The dynamic response of the bicycle rider’s body to vertical, fore-and-aft, and lateral perturbations

Abstract

The objective of this study was to identify the dynamic response of the bicycle rider’s body during translational perturbations, in an effort to improve two-wheeler safety and comfort. A bicycle mock-up was equipped with sensors measuring three-dimensional seat and trunk accelerations and rider’s force responses at the seat, handlebars, and footpegs. The bicycle mock-up was driven by a hexapod motion platform that generated random noise perturbations in the range of 0–10 Hz. Twenty-four healthy male adults participated in this study.
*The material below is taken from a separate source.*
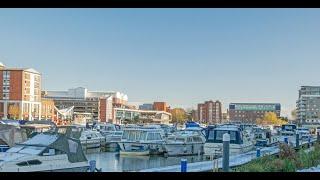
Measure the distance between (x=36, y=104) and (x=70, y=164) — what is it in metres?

Responses are represented as frequency response functions capturing three-dimensional force interactions of the rider’s body at the seat, handlebars and footpegs in terms of apparent mass, and rider’s trunk motion (one-dimensional) as function of seat motion as seat-to-sternum transmissibility. Results showed that the vertical and longitudinal apparent mass for most of the bicycle interfaces followed the resonance of the seat-to-sternum transmissibility. A twice as high magnitude was observed at the resonance, although a more heavily damped system was apparent in the seat-to-sternum transmissibility. Resonant frequencies were considerably higher in the vertical direction compared to the longitudinal direction. Different dynamics were observed for the lateral measurements, where all magnitudes decreased after the base frequency, and no resonance was observed.